Mais il y a une question que l’on pose rarement : que construisons-nous réellement ?
Car il est facile d’évoquer Salomon, Hiram ou les cathédrales médiévales. Il est plus difficile de regarder ce que deviennent ces symboles dans la réalité de nos loges et de nos vies. Entre le langage de la construction et la pratique quotidienne, il existe parfois une distance embarrassante.

On peut parler de Temple et cultiver l’ego.
On peut invoquer la fraternité et nourrir les rivalités.
On peut célébrer la pierre polie… tout en refusant de tailler la sienne.
La vérité est simple : il ne suffit pas de se dire bâtisseur pour construire.
Les cathédrales ne se sont pas élevées grâce à des discours. Elles sont nées de la discipline, du silence, de la précision, d’un travail collectif patient où chacun connaissait sa place dans l’édifice. Les bâtisseurs savaient que la géométrie exigeait de la rigueur. Aujourd’hui, nous parlons souvent de symboles avec beaucoup plus d’aisance que nous n’acceptons leur exigence.
Or la franc-maçonnerie n’a de sens que si elle reste un chantier intérieur. Pas un décor culturel. Pas un club de mémoire. Un lieu où l’on apprend à redresser ce qui, en soi, penche encore.

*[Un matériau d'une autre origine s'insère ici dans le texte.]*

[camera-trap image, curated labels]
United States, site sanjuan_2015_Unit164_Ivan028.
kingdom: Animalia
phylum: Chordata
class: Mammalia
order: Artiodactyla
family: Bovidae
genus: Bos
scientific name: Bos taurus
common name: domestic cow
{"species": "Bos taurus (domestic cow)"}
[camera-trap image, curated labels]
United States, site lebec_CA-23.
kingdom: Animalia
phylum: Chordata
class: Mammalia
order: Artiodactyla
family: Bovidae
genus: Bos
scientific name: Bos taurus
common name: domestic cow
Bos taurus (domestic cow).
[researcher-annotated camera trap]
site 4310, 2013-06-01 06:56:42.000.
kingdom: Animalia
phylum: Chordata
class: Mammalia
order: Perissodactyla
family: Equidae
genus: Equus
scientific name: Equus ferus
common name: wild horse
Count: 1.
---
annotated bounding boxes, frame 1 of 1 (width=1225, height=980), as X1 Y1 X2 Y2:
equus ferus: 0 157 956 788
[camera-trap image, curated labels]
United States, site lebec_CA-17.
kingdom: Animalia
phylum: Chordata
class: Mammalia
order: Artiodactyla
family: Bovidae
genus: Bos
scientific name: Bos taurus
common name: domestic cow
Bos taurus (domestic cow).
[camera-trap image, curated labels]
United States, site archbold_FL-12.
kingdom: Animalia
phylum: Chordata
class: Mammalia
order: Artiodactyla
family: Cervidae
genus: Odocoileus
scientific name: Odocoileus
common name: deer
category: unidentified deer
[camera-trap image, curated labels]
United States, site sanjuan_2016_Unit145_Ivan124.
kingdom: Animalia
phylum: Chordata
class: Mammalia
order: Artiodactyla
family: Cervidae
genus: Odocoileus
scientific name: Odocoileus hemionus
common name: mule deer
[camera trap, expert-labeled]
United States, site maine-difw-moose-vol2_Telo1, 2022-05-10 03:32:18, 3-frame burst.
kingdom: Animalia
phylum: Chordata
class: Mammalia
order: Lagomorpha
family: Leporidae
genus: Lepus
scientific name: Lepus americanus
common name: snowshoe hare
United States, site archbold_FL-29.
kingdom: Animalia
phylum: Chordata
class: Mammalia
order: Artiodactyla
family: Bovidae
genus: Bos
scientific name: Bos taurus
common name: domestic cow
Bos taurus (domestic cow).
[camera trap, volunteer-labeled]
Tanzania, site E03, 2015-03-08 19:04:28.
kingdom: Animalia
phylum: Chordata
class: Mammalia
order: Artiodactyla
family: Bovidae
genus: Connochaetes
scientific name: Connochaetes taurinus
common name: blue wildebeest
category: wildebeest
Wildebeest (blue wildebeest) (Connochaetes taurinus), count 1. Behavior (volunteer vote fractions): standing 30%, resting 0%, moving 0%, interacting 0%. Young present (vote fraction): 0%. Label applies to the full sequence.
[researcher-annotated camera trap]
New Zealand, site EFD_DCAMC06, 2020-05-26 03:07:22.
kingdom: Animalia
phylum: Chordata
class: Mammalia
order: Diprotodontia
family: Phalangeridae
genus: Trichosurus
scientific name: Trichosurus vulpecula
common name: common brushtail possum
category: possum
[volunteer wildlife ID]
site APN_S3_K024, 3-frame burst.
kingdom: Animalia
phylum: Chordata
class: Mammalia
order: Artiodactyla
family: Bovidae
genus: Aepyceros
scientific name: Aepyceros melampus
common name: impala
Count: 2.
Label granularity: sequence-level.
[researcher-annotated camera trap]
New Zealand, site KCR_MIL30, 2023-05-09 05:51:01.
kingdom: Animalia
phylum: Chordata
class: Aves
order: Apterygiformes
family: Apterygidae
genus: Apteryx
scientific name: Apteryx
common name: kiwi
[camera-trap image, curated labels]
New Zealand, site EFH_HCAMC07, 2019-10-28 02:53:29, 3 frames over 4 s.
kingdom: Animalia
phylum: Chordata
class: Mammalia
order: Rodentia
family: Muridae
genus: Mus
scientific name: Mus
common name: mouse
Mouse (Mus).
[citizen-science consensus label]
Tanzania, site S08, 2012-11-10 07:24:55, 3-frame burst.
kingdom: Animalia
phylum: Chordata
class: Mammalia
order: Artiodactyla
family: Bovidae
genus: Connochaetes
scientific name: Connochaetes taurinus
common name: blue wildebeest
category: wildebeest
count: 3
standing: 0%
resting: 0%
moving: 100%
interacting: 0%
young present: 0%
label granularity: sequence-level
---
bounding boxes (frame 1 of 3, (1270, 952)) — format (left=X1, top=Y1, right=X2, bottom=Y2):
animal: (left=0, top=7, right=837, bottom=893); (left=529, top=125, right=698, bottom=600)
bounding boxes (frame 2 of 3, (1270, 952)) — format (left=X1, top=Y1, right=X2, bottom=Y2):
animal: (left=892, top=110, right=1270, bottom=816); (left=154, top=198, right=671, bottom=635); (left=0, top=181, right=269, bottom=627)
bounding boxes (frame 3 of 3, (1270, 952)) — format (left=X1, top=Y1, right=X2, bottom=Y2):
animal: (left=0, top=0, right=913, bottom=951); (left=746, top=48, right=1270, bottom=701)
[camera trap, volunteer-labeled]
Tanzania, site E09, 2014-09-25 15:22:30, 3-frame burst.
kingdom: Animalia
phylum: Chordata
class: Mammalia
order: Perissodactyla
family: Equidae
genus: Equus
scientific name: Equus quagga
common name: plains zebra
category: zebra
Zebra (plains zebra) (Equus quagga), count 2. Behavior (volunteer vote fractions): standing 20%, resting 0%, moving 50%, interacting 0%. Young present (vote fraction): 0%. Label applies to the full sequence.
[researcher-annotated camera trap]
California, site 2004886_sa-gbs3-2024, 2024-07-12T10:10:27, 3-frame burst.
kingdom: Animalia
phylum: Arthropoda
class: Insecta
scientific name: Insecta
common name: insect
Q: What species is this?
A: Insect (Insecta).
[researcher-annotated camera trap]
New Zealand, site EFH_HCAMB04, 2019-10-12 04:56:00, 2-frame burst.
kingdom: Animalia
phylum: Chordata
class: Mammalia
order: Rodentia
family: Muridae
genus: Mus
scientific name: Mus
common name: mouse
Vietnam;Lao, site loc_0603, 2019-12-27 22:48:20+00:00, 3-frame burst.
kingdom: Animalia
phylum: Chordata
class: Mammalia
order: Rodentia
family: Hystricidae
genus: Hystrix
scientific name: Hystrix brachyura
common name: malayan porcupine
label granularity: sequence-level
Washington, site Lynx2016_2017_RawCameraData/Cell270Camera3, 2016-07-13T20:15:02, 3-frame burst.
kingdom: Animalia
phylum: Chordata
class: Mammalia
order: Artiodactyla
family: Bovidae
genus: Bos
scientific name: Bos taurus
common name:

Car toutes les constructions humaines ne sont pas admirables. Certaines sont impressionnantes et pourtant vides. On peut bâtir des institutions, des carrières, des réputations… et rester intérieurement en ruine.
La franc-maçonnerie, si elle veut rester fidèle à son langage, doit rappeler une évidence : la seule construction qui mérite vraiment ce nom est celle qui transforme l’homme.
Le Temple de Salomon, dans cette perspective, n’est pas un simple mythe glorieux. C’est un miroir. Il nous renvoie une question inconfortable : sommes-nous réellement des ouvriers, ou seulement les spectateurs fascinés d’un chantier ancien ?
Parce qu’au fond, la vraie construction maçonnique n’est ni historique ni monumentale. Elle est personnelle.
Elle commence le jour où l’on cesse de se dire bâtisseur… pour commencer à bâtir.